• **EXERCISE**: Copy every row below word for word, leaving the pictures out of your answer.

___

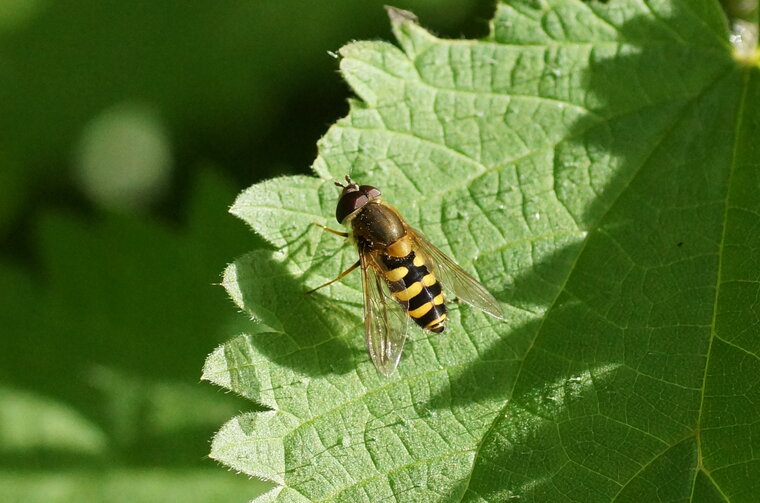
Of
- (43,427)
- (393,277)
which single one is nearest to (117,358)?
(43,427)

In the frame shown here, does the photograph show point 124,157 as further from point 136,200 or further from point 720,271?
point 720,271

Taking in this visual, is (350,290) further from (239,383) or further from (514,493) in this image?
(514,493)

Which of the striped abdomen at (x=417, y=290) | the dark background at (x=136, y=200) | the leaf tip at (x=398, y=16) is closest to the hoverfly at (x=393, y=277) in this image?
the striped abdomen at (x=417, y=290)

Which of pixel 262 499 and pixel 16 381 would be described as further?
pixel 16 381

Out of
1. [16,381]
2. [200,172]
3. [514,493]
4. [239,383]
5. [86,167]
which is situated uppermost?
[86,167]

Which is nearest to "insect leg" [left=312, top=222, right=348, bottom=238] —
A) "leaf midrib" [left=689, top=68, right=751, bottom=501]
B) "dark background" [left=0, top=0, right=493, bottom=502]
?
"dark background" [left=0, top=0, right=493, bottom=502]

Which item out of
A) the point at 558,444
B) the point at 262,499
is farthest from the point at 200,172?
the point at 558,444
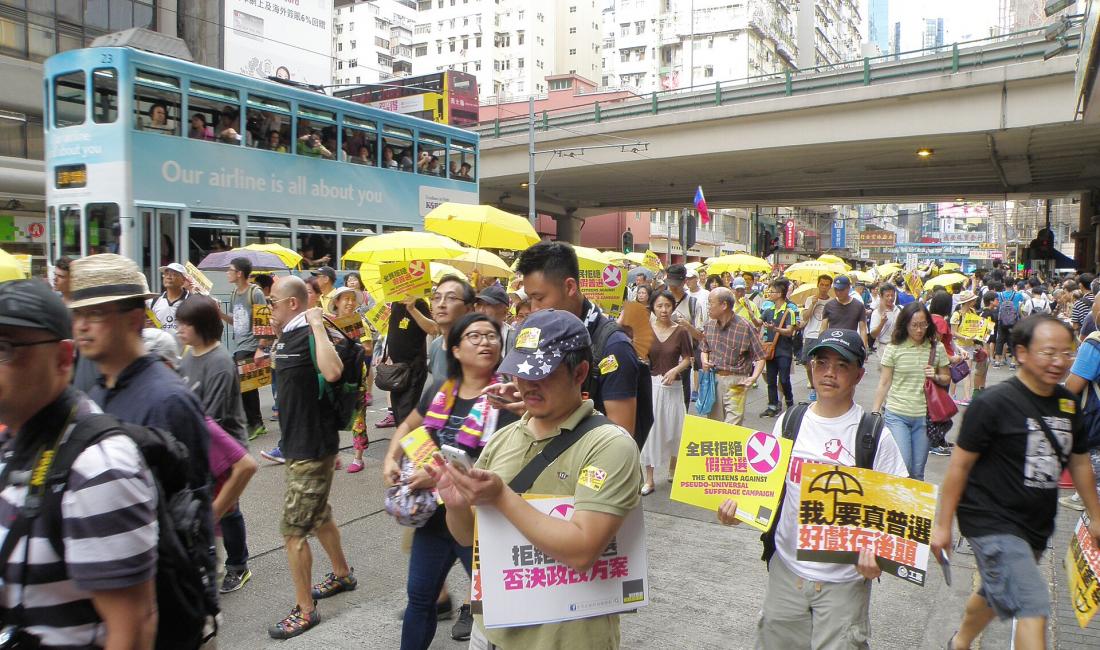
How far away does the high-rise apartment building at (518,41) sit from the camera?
81.2 meters

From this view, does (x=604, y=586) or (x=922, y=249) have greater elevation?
(x=922, y=249)

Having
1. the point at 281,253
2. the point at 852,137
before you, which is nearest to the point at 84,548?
the point at 281,253

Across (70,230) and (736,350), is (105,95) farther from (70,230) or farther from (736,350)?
(736,350)

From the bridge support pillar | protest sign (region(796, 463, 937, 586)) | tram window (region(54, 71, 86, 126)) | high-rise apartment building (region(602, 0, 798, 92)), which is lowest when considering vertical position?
protest sign (region(796, 463, 937, 586))

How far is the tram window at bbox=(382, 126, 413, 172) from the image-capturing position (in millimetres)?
16094

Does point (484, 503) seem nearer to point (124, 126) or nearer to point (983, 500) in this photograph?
point (983, 500)

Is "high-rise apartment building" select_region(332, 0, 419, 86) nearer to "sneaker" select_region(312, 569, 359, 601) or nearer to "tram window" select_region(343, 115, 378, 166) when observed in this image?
"tram window" select_region(343, 115, 378, 166)

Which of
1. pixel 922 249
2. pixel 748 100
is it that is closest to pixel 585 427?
pixel 748 100

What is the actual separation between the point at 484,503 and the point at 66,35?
29.3 m

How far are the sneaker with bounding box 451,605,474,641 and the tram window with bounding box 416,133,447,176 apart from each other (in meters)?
13.8

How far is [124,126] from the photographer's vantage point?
37.8ft

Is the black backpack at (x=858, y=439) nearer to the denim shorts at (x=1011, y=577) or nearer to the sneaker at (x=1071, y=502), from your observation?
the denim shorts at (x=1011, y=577)

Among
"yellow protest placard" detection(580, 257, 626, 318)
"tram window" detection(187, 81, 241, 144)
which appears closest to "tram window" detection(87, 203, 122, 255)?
"tram window" detection(187, 81, 241, 144)

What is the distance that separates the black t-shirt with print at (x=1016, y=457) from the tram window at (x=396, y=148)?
14.2m
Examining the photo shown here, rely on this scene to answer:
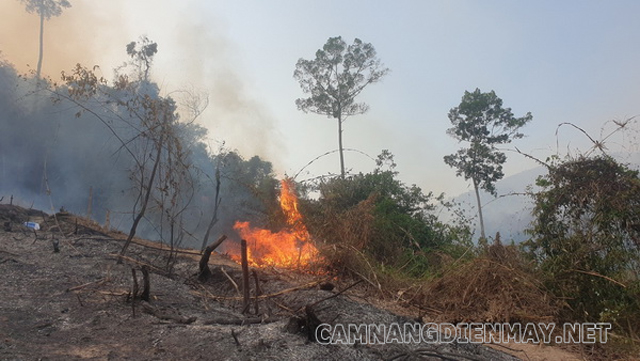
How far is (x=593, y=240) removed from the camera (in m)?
7.68

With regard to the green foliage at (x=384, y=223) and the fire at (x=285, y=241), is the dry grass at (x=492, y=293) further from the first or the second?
the fire at (x=285, y=241)

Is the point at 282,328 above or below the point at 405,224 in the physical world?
below

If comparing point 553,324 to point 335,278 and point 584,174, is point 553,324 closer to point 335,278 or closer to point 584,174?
point 584,174

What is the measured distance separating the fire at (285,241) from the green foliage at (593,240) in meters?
5.68

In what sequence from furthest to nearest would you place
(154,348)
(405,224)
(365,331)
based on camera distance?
(405,224), (365,331), (154,348)

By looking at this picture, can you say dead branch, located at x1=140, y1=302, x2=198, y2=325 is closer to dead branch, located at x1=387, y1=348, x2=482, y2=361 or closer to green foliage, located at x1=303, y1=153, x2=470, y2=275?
dead branch, located at x1=387, y1=348, x2=482, y2=361

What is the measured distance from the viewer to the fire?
1131 centimetres

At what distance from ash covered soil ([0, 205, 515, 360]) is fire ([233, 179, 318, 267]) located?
2798mm

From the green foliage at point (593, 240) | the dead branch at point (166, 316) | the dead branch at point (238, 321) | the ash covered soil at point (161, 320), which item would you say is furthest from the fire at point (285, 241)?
the green foliage at point (593, 240)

___

• **OUTPUT**:
Of
- (43,427)
- (393,277)
which single one is nearest to (117,358)?
(43,427)

In the frame shown here, does the photograph show point 124,157 as further from point 136,200 or further from point 720,271?
point 720,271

Taking in this visual, is (350,290) further from (239,383) or further from (514,493) in this image?
(514,493)

Which of the striped abdomen at (x=417, y=290) | the dark background at (x=136, y=200) | the leaf tip at (x=398, y=16) is closest to the hoverfly at (x=393, y=277) in this image?
the striped abdomen at (x=417, y=290)

Which of pixel 262 499 and pixel 16 381 would be described as further?
pixel 16 381

Out of
1. [16,381]
2. [200,172]
3. [514,493]
4. [239,383]
5. [86,167]
which is situated uppermost?
[86,167]

Which is nearest to "insect leg" [left=312, top=222, right=348, bottom=238] —
A) "leaf midrib" [left=689, top=68, right=751, bottom=501]
B) "dark background" [left=0, top=0, right=493, bottom=502]
?
"dark background" [left=0, top=0, right=493, bottom=502]

Which item out of
A) the point at 558,444
B) the point at 262,499
is farthest from the point at 200,172?
the point at 558,444
How far away does the high-rise apartment building at (518,41) sit from the camera?
81.2 meters

From this view, does (x=604, y=586) or (x=922, y=249) have greater elevation?
(x=922, y=249)

Having
1. the point at 281,253
2. the point at 852,137
before you, which is nearest to the point at 84,548?
the point at 281,253

Across (70,230) and (736,350), is (105,95) farther from (70,230) or farther from (736,350)?
(736,350)

From the bridge support pillar | protest sign (region(796, 463, 937, 586)) | tram window (region(54, 71, 86, 126)) | high-rise apartment building (region(602, 0, 798, 92)), which is lowest when considering vertical position?
protest sign (region(796, 463, 937, 586))

How far is the tram window at bbox=(382, 126, 413, 172) from the image-capturing position (in millimetres)?
16094

Does point (484, 503) seem nearer to point (124, 126) or nearer to point (983, 500) in this photograph?
point (983, 500)

Is "high-rise apartment building" select_region(332, 0, 419, 86) nearer to "sneaker" select_region(312, 569, 359, 601) or nearer to "tram window" select_region(343, 115, 378, 166) when observed in this image?
"tram window" select_region(343, 115, 378, 166)

Which of
1. pixel 922 249
2. pixel 748 100
is it that is closest to pixel 585 427?
pixel 748 100

What is the actual separation between the point at 484,503 and the point at 66,35?
29.3 m

How far are the sneaker with bounding box 451,605,474,641 and the tram window with bounding box 416,133,447,176 apart from each other (in meters)?
13.8

How far is [124,126] from the photographer's vantage point?
37.8ft

Is the black backpack at (x=858, y=439) nearer to the denim shorts at (x=1011, y=577) or nearer to the sneaker at (x=1071, y=502), from your observation?
the denim shorts at (x=1011, y=577)

Among
"yellow protest placard" detection(580, 257, 626, 318)
"tram window" detection(187, 81, 241, 144)
which appears closest to "tram window" detection(87, 203, 122, 255)?
"tram window" detection(187, 81, 241, 144)

What is the distance that separates the black t-shirt with print at (x=1016, y=457) from the tram window at (x=396, y=148)?
14.2m
Examining the photo shown here, rely on this scene to answer:
How far is (x=593, y=240) removed from the camera (in m)?
7.68

With regard to the green foliage at (x=384, y=223) and the fire at (x=285, y=241), is the dry grass at (x=492, y=293) further from the first or the second?
the fire at (x=285, y=241)

Is the point at 282,328 above or below the point at 405,224 in the physical world?
below

If comparing point 553,324 to point 335,278 and point 584,174, is point 553,324 closer to point 335,278 or closer to point 584,174?
point 584,174

What is the measured distance separating the fire at (285,241) from the green foliage at (593,240) in meters?
5.68

In what sequence from furthest to nearest would you place
(154,348)
(405,224)
(365,331)
based on camera distance?
(405,224), (365,331), (154,348)

By looking at this picture, can you say dead branch, located at x1=140, y1=302, x2=198, y2=325 is closer to dead branch, located at x1=387, y1=348, x2=482, y2=361 or closer to green foliage, located at x1=303, y1=153, x2=470, y2=275?
dead branch, located at x1=387, y1=348, x2=482, y2=361

What is the measured distance from the viewer to the fire?
1131 centimetres

At what distance from ash covered soil ([0, 205, 515, 360]) is fire ([233, 179, 318, 267]) located?
2798mm

From the green foliage at point (593, 240) | the dead branch at point (166, 316) | the dead branch at point (238, 321) | the ash covered soil at point (161, 320), which item would you say is furthest from the fire at point (285, 241)?
the green foliage at point (593, 240)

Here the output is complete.